Segment Start: Data shown

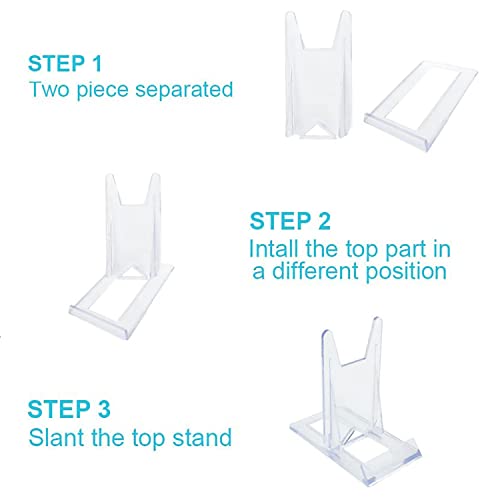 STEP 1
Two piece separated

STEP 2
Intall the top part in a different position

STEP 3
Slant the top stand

Segment End: Data shown
Segment Start: Data shown

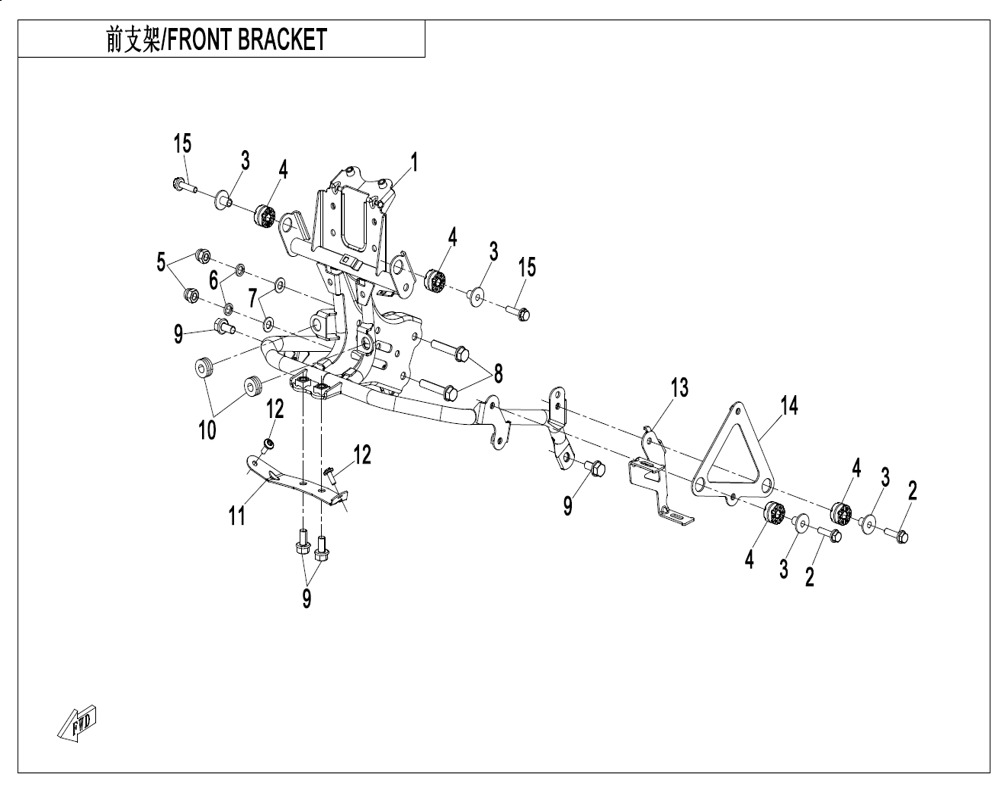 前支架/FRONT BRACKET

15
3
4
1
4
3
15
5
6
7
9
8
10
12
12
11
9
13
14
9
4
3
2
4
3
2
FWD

Segment End: Data shown

■ **Work item**
Go to the line with "Two piece separated" in the entries above and repeat every line from there through the line with "Slant the top stand", exactly and with no other text.

■ **Solved problem**
Two piece separated

STEP 2
Intall the top part in a different position

STEP 3
Slant the top stand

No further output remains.